Based on Demosthenes's Against Aristocrates, Python of Aenus was identified as Python of Byzantium, a Greek statesman. However, it is highly unlikely that both names are attributed to the same person.[3]


  1. ^ Diogenes Laërtius, iii. 46
  2. ^ Aristotle, Politics, v. 10, 1311b20-2; Plutarch, Adv. Col. 1126c
  3. ^ Natoli, Anthony Francis.

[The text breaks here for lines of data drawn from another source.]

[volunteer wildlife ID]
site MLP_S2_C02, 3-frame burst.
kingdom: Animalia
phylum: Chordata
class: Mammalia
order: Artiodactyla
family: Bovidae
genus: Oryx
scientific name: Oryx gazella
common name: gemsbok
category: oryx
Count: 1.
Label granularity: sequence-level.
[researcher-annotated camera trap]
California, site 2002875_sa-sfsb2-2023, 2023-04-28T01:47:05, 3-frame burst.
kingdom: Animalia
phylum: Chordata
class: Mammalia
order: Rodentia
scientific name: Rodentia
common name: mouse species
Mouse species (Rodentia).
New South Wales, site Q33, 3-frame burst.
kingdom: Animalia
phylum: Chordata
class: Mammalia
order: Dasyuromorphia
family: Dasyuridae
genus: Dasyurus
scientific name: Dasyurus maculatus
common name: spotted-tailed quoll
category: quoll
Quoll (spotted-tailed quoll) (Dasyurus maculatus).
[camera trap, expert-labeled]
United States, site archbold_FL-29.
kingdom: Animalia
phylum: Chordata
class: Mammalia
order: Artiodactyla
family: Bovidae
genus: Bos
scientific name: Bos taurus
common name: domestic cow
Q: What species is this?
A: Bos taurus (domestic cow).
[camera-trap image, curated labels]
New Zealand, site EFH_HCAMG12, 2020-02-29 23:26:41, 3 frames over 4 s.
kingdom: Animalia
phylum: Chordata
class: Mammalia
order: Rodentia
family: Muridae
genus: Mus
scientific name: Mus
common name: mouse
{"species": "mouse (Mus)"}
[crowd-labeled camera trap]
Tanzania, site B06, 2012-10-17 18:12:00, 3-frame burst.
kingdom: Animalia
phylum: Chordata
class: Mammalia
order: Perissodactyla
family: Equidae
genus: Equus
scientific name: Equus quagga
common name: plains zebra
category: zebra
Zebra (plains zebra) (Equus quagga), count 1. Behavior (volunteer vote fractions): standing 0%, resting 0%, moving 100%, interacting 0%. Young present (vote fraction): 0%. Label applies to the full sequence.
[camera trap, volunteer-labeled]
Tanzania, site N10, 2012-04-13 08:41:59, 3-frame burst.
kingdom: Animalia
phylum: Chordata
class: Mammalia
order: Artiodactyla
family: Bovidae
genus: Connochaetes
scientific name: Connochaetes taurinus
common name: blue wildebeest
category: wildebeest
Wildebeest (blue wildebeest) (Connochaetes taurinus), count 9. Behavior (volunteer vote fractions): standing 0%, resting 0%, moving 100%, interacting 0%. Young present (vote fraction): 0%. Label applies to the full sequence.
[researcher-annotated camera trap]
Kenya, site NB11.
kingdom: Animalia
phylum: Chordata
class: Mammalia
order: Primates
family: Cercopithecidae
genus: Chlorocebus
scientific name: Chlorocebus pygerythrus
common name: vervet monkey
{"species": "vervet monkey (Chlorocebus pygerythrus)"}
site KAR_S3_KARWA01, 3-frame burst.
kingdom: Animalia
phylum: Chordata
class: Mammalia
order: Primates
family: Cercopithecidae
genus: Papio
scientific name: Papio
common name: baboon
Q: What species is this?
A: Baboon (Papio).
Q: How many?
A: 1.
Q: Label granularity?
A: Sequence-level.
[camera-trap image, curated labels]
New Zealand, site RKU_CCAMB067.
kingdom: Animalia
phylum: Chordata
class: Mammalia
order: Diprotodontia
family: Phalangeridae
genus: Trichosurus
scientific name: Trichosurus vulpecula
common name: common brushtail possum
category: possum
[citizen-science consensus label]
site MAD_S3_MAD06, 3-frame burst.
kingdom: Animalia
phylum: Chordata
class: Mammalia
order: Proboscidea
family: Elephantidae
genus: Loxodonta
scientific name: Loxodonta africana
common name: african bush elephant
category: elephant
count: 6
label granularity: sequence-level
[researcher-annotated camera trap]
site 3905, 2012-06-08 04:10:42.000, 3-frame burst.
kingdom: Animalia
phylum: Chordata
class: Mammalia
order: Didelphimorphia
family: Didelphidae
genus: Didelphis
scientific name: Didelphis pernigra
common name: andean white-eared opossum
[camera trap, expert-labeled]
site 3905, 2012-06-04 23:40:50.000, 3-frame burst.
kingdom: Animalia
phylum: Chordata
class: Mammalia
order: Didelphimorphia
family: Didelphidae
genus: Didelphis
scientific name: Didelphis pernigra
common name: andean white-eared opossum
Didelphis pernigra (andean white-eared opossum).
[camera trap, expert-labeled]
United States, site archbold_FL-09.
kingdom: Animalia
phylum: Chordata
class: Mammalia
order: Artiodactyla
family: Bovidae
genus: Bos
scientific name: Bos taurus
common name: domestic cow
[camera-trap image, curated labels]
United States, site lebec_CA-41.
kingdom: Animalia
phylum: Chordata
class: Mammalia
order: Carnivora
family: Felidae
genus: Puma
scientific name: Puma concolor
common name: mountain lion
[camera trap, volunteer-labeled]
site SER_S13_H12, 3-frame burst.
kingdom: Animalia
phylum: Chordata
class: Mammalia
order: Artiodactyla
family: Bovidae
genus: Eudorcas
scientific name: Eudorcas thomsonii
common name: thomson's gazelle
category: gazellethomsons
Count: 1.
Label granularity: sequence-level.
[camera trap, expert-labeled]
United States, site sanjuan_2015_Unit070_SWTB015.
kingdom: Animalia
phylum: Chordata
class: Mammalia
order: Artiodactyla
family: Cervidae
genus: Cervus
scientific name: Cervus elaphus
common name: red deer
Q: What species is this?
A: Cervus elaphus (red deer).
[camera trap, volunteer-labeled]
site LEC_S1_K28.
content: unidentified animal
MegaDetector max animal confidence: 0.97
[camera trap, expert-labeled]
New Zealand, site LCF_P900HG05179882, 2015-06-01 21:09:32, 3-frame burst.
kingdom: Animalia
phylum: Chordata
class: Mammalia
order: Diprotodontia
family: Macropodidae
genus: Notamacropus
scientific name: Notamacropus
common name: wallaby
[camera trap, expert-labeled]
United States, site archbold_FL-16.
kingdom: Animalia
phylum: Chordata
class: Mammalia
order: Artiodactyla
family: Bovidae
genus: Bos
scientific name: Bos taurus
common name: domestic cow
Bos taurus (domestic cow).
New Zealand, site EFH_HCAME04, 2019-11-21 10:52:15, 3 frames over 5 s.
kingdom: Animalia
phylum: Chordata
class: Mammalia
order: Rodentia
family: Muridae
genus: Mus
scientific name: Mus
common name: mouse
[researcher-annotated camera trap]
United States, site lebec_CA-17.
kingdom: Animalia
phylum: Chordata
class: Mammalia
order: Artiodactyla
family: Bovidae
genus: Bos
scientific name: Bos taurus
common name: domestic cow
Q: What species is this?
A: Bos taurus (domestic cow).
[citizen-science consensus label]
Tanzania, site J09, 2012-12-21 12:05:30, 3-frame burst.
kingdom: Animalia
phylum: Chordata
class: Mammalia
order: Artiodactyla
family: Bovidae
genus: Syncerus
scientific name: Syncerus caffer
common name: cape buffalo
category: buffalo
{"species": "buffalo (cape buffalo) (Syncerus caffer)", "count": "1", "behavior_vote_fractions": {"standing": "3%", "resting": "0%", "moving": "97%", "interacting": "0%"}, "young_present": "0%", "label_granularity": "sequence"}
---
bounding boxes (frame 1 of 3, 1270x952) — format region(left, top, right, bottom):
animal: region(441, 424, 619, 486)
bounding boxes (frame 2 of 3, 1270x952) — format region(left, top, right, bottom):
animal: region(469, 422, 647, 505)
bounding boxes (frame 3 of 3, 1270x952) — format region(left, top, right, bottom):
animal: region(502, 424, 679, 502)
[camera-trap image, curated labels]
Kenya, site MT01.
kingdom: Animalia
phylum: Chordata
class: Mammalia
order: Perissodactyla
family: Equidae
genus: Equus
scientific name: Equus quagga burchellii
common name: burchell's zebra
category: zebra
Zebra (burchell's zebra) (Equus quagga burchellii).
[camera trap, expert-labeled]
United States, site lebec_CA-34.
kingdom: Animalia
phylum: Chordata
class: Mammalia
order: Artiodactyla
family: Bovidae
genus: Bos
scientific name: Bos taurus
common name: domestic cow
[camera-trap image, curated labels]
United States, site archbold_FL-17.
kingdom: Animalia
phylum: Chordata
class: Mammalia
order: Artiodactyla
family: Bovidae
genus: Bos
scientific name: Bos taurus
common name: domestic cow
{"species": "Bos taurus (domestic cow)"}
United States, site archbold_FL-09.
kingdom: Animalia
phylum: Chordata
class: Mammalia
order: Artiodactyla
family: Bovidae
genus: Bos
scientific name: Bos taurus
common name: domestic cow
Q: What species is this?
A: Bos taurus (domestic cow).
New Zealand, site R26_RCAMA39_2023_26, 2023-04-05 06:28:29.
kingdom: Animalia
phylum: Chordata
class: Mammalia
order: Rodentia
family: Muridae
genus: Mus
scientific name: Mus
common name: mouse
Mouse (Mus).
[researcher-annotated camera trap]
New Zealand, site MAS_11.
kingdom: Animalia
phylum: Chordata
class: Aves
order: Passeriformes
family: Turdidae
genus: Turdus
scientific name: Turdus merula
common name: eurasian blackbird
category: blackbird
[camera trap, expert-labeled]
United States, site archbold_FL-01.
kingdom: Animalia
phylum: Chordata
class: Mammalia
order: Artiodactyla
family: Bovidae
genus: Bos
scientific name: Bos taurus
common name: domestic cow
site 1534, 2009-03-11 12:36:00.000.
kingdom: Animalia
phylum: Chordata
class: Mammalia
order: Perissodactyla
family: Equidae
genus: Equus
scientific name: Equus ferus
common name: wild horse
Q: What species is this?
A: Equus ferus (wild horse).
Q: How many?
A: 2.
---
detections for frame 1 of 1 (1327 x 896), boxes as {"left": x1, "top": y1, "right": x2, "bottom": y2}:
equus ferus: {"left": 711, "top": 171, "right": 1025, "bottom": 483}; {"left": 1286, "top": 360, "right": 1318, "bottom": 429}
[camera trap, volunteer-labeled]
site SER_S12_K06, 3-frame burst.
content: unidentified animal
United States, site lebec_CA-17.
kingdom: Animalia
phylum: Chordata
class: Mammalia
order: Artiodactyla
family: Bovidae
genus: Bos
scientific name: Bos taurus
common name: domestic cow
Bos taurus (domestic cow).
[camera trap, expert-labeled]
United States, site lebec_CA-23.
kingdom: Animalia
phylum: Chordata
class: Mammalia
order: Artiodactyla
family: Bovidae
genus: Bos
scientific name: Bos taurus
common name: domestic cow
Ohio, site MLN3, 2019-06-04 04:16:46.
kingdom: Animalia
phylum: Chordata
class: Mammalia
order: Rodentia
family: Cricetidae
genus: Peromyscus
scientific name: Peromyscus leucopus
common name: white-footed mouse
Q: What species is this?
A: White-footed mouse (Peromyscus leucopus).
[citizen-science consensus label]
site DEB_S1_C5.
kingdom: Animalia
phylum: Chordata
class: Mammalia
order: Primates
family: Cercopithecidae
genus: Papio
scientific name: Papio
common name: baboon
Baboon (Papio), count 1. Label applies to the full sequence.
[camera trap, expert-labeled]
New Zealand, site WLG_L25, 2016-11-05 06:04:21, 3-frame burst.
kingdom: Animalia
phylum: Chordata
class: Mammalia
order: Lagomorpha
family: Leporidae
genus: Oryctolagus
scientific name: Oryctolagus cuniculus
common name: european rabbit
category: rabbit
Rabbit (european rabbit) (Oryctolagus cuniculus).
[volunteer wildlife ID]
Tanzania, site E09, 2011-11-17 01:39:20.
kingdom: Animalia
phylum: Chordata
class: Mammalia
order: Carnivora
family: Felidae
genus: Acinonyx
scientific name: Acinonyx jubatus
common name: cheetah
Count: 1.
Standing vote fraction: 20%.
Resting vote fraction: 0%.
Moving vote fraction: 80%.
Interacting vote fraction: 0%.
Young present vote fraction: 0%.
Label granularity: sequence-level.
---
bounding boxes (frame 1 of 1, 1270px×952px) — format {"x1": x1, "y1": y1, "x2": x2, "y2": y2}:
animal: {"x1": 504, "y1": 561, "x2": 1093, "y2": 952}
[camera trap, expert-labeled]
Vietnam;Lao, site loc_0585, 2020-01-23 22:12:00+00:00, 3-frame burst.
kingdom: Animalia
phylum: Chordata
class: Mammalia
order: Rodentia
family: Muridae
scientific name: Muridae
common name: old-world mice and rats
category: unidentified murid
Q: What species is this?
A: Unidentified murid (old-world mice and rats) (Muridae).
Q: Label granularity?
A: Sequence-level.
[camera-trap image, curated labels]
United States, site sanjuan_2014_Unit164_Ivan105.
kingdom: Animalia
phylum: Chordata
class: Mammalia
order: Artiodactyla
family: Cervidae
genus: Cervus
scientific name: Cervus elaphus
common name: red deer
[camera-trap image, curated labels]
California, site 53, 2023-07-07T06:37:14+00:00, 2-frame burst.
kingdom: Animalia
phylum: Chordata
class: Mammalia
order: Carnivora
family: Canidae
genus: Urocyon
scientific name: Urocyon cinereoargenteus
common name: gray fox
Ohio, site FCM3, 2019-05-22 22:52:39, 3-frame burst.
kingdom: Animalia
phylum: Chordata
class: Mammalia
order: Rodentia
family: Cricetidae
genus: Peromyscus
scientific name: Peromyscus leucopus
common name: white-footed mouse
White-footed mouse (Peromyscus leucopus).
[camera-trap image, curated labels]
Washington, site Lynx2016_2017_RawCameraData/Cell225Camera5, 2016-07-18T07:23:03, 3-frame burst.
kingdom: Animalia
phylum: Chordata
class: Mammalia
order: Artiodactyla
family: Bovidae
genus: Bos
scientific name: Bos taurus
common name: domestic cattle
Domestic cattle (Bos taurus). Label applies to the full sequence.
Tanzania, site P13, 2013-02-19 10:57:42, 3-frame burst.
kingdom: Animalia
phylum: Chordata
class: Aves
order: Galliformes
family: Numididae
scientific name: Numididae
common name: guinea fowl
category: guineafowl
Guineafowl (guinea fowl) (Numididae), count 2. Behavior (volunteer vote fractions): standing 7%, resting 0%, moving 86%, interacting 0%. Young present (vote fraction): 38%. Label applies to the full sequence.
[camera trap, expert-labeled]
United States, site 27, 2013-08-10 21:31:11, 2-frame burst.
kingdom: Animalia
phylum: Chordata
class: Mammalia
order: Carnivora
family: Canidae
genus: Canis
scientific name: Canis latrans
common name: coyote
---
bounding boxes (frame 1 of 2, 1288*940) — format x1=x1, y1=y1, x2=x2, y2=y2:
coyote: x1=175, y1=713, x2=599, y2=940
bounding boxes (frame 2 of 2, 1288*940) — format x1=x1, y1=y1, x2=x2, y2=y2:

The Letter of Speusippus to Philip II: Introduction, Text, Translation and Commentary ; with an Appendix on the Thirty-first Socratic Letter Attributed to Plato. Franz Steiner Verlag, 2004, ISBN 3-515-08396-0, p. 54. [Footnote] "On the basis of Demosthenes Against Aristocrates 127; 119, Python of Byzantium has been identified with Python of Aenus, the slayer of the Odrysian king Cotys I, but this is highly unlikely."